Les Québécois sont ambivalents face à la mission canadienne en Afghanistan, selon un sondage mené pour le compte des Forces armées canadiennes, que La Presse a obtenu. D'une part, ils ont une bonne opinion des soldats et, d'autre part, ils sont en désaccord avec leur présence dans ce pays.

Ce sondage Léger Marketing avait été commandé par la Défense nationale à la veille du départ des premiers soldats de Valcartier. Intitulé Attitudes et connaissances envers les Forces canadiennes au Québec, il a été réalisé en quatre vagues d'une ampleur considérable: 3000 Québécois de 16 ans et plus ont été consultés en juin 2007, puis 1000 personnes en août 2007 (au moment du déploiement), 1000 personnes en février 2008 (au moment du retour) et 3000 en mai 2008.
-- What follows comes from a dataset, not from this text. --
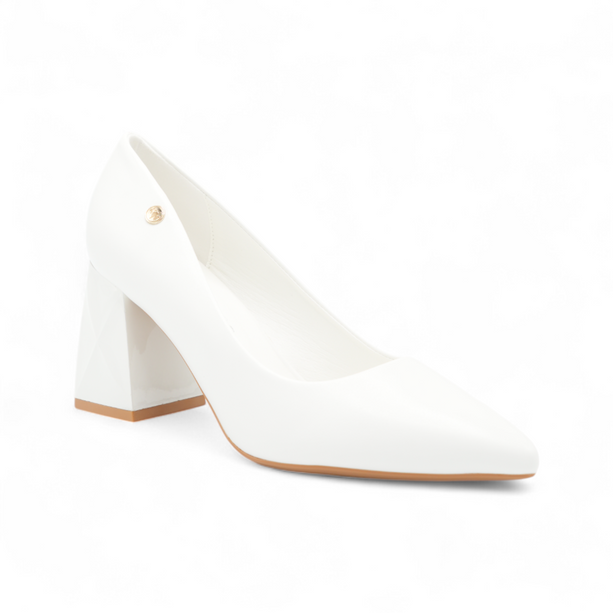 Tacones / Stiletto NAI Crema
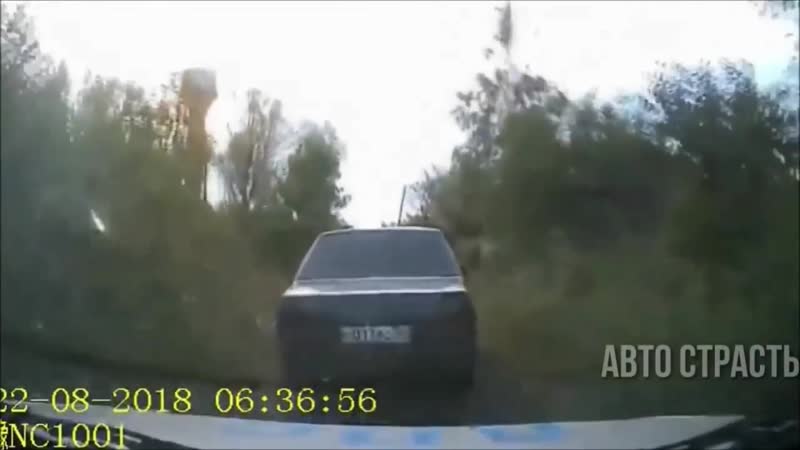 Красиво ушел от дпс, и разбил две патрульные машины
D'après ce rapport, le déploiement des Québécois n'a pas causé la catastrophe appréhendée dans l'opinion publique. Les images des soldats blessés ou tués dans des attentats n'a que légèrement modifié leur perception de la mission en Afghanistan. Les Québécois y étaient à peine un peu plus réfractaires en mai 2008 qu'en juin 2007: le pourcentage de répondants opposés à la présence du Canada en Afghanistan est passé de 61% à 66% au fil des mois.

En outre, l'appui aux troupes est resté inchangé entre le début et la fin de l'enquête: 78% des Québécois affirmaient en 2007 et en 2008 qu'ils appuyaient les troupes canadiennes, et 60% déclaraient avoir une opinion positive des Forces canadiennes en général.
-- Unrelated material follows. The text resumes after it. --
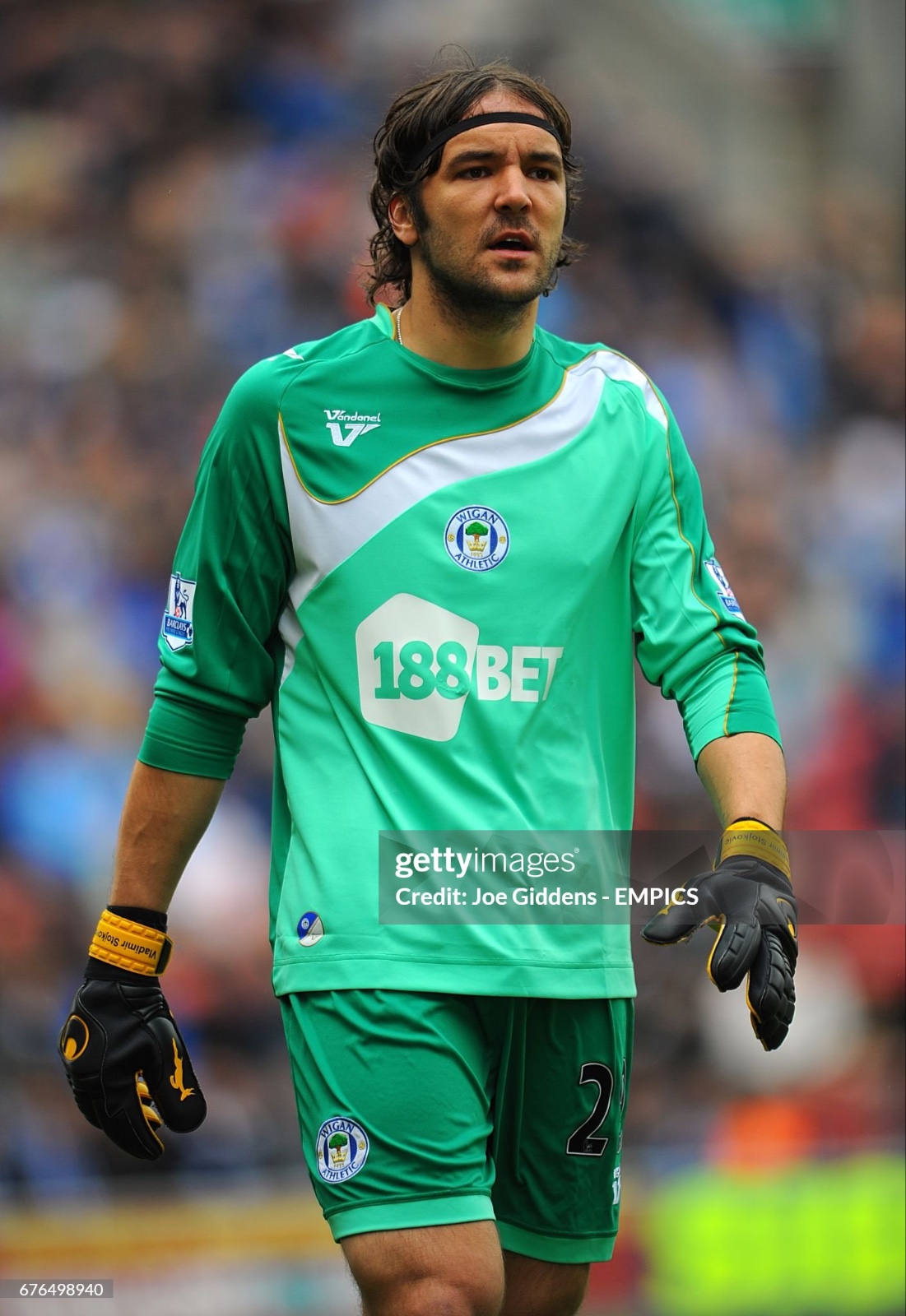 Wigan Athletic 2009-10 GK Home Kit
«Les gens marquent une différence très nette entre l'organisation militaire et les décisions politiques qui dictent ses actions», observe l'analyste militaire et lieutenant-colonel à la retraite Rémi Landry. Ils ont une bonne opinion du travail et du professionnalisme des militaires, ce qui peut s'expliquer facilement par leurs interventions pendant la crise du verglas, notamment. Mais ils restent cohérents avec leurs positions historiques, plutôt en désaccord avec l'utilisation de la force militaire dans des conflits.»

Le fait que les perceptions aient peu varié s'expliquerait aussi par le fait que les Canadiens n'ont pas commis de bavure pendant cette période. «Les militaires ne se sont pas embourbés, comme en Somalie, et ils ont montré qu'ils sont capables de faire un travail onusien de maintien de la paix», souligne l'analyste. Il y a fort à parier que les images des soldats qui embrassent femme et enfants à leur retour de mission ont aussi eu un certain effet positif. Et Ottawa a évité le choc d'un attentat qui aurait emporté plusieurs soldats d'un coup, avec des conséquences potentiellement désastreuses dans l'opinion publique.

Communication réussie?

Même si les Québécois appuient les soldats de Valcartier sans égard à leur mission, Rémi Landry ne va pas jusqu'à conclure que les stratégies de communication des Forces armées ont atteint leurs cibles. «Les positions restent très polarisées, et il est maintenant trop tard pour le gouvernement réussisse à convaincre les Québécois qu'il était de l'intérêt du Canada d'intervenir en Afghanistan», dit-il. Le sondage indique d'ailleurs qu'à peine un Québécois sur six est intéressé à obtenir plus d'information sur le but précis de la mission.